EXCERPT TO READ Block Start
This formed part of a written reply by Enoch Godongwana to an Inkatha Freedom Party (IFP) parliamentarian’s question. Elphas Buthelezi wanted the finance minister to elaborate on measures “adopted” to ensure “monies allocated to various departments and ministries are not misused”.

Godongwana’s response is in broad terms and he makes no specific mention of hollowed-out State-owned companies (SOEs) including Eskom and SAA as well as Denel.

“Government has taken a number of steps since the era of State capture to strengthen the anti-corruption system, but even with such improvements, no system can be watertight against corruption,” the Ministerial response reads continuing “it is a fact that corruption has become deeply entrenched in all three spheres of government, at national, provincial and local government level and in public entities”.
EXCERPT TO READ Block End
LISTED RECORDS Block Start
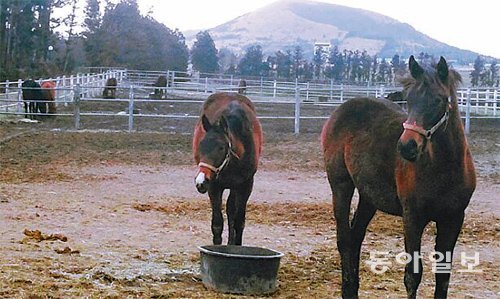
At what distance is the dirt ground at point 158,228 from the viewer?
5.18m

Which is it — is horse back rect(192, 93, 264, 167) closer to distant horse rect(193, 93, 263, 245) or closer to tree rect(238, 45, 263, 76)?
distant horse rect(193, 93, 263, 245)

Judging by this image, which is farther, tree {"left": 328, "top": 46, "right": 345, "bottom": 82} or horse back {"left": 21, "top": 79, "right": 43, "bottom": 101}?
tree {"left": 328, "top": 46, "right": 345, "bottom": 82}

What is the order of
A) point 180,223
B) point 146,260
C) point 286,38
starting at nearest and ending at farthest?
point 146,260
point 180,223
point 286,38

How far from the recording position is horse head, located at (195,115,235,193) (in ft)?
17.8

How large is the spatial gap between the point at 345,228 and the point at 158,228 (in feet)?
9.36

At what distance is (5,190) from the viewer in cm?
926

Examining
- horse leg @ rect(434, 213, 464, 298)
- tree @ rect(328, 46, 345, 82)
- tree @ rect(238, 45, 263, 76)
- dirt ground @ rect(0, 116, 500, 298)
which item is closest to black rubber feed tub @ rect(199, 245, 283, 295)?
dirt ground @ rect(0, 116, 500, 298)

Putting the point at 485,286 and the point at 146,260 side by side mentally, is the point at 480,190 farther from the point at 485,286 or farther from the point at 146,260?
the point at 146,260

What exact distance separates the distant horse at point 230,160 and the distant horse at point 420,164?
1132 millimetres

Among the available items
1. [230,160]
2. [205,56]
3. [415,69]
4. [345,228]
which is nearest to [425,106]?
[415,69]

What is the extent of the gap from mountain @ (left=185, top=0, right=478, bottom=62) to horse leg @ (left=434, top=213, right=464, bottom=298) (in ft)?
364

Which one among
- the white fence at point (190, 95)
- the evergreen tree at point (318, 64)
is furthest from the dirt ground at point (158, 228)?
the evergreen tree at point (318, 64)

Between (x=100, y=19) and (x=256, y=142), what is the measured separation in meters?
49.3

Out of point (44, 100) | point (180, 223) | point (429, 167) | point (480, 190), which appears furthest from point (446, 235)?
point (44, 100)
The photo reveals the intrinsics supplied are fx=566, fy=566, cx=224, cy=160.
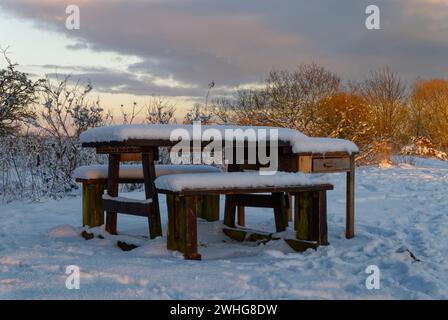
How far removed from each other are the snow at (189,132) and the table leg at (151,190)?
18.8 inches

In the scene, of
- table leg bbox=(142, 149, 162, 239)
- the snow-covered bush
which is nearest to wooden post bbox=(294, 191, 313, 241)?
table leg bbox=(142, 149, 162, 239)

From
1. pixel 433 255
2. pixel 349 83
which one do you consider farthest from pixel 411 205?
pixel 349 83

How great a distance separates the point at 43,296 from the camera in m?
3.63

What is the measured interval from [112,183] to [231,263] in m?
2.07

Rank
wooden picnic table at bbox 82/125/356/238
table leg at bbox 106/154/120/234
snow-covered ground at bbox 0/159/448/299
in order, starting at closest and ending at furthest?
snow-covered ground at bbox 0/159/448/299 → wooden picnic table at bbox 82/125/356/238 → table leg at bbox 106/154/120/234

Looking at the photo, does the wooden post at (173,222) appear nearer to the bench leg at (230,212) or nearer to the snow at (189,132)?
the snow at (189,132)

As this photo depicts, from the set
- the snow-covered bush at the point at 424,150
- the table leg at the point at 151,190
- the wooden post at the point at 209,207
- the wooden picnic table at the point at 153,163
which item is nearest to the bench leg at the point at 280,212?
the wooden picnic table at the point at 153,163

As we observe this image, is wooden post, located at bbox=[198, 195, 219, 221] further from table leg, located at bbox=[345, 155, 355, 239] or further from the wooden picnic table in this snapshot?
table leg, located at bbox=[345, 155, 355, 239]

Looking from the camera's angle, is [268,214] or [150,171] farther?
[268,214]

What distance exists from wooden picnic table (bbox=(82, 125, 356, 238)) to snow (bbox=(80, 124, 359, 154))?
0.11 ft

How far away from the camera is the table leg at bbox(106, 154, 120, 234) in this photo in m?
6.16

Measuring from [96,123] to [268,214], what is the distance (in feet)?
17.9
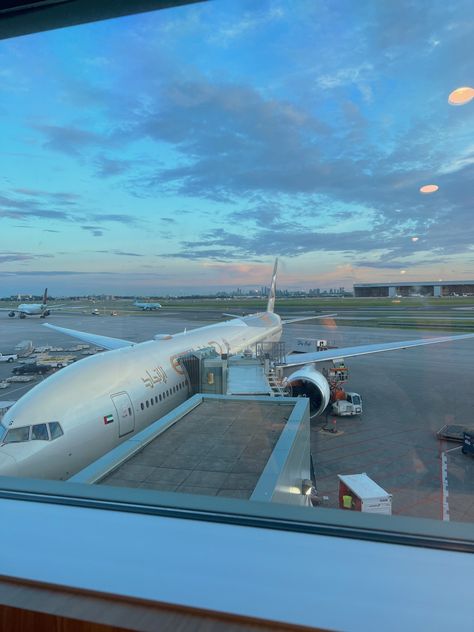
LISTED RECORDS Block End
§ **WORK INSTRUCTION**
Reproduce the passage on the finance minister's reply, beginning at the words "This formed part" and stopping after the words "well as Denel.".

§ **RESULT**
This formed part of a written reply by Enoch Godongwana to an Inkatha Freedom Party (IFP) parliamentarian’s question. Elphas Buthelezi wanted the finance minister to elaborate on measures “adopted” to ensure “monies allocated to various departments and ministries are not misused”.

Godongwana’s response is in broad terms and he makes no specific mention of hollowed-out State-owned companies (SOEs) including Eskom and SAA as well as Denel.